In fact the difficulties of trying to write notes for this book were so great, I had to redo them a couple of times because none of the information progresses systematically. I was forced to read the entire book, cover to cover and then decide what I was going to do.

 

  1. Give up
  2. Read a better book that defines his system
  3. Try to create my own ordering system for his wisdom, if any


I opted for b) and read “Trading Price Action Trading Ranges” and it was slightly better organized though still more descriptive than prescriptive.

What about the actual trading advice? Is it any good?

That remains to be seen. So, for your edification, and for my amusement, here is plan c). Rewrite Brooks in an attempt to make sense of it all, if it’s even possible. Call it ‘Clemmo on Brooks’ - a Reboot of Al Brooks Bestsellers for Technical Analysis Aficionados . An attempt to refute or support, once and for all, trading with pattern-detection, or at least trading with Brook’s candle patterns.

General Wisdom

  1. “There is no universally accepted definition of price action, and since you need to always try to be aware of even the seemingly least significant piece of information that the market is offering, you must have a very broad definition.” No kidding. I would guess the usefulness of this definition declines in relation to the declining significance of the information.
  2. You cannot dismiss anything because very often something that initially appears minor leads to a great trade. Anything - what thing? Very often -how often? Something? -see anything. Minor - how minor ? How do we define that? Great trade - how great? How to define that?

    1. Here is something that bothers me about Brooks and price action traders in general. They speak in vague terms and quantify very little. They are also fond of using comparatives, and weasel words. It’s therefore hard to pin down any clearly false statement. The claims are less audacious, and therefore, informationally porous. However, occasionally Brooks will make a statement that can be tested and when I find them I will colour them blue like this.

  3. Every bar is a potential signal both for a short and a long trade.

> **INFORMATION PROVIDED**:
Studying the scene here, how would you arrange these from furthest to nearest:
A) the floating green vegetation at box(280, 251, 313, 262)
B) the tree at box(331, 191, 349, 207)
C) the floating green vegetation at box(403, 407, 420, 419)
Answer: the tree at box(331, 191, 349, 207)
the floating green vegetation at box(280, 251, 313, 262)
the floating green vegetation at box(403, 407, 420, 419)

> **TASKS AND EXERCISES**:
[a] In the piece on Al Brooks's trading books, what color does the writer say testable statements will be marked?
[b] Carry on the piece about Al Brooks's trading books from its last line.
The records come from a separate source.

> **RESPONSES TO THE TASKS**:
[a] Blue.

[b]
  4. Trading through the rear-view mirror is a sure way to lose money
  5. The most useful aspect of price action is watching what happens after the market moves beyond (breaks out beyond) prior bars or trendlines on the chart.”
  6. Institutional traders are guided by fundamentals and over time they set the price; price action is what happens as they ‘probe for value’.
  7. Price moves up when there is more volume being bid at the current price than is offered, and buyers are willing to pay more than the current price; this is referred to as ‘having more buyers than sellers’ or ‘buyers being in control’ or ‘buying pressure’.
  8. “When a profitable setup unfolds, there will be a confluence of unknowable influences taking place during the trade that results in the trade being profitable or a loser.”
  9. Institutions will place trades in pieces without regard to the trend as they simply need to fill a certain amount of stock; they are not playing speculative games
  10. “Always have a stop in the market in case your read is wrong.”
  11. Anything over 100 contracts should be considered institutional volume
  12. Brooks spends several pages explaining that institutional traders influence price and will make moves to influence the appearance of charts by introducing a flurry of activity before the bar closes, but it’s not clear how this can be used for trading.
  13. “It is very common in strong trends for a reversal bar to totally reverse its appearance in the final few seconds before a 5-minute bar closes”
  14. “When trading Countertrend against a strong trend, it is imperative to wait for the signal bar to close before you place your order, and then only enter on a stop at 1 tick beyond the bar in the direction of your trade (if you are buying, buy at 1 tick above the high of the prior bar on a stop).”
  15. The best way to learn price action is to print out charts and look for every profitable trade.
  16. “Lots of patterns have a 70 percent or better success rate, and many trades allow you to move up your stop from below the signal bar extreme to below the entry bar extreme while waiting for your profit target to be reached,”
  17. Try to enter trades that have a good chance of running, and only take partial profits.
  18. “Move your stop to breakeven and then let the remainder run. You will likely have at least a couple of trades each week that run to four or more times your initial target before setting up a reverse entry pattern.”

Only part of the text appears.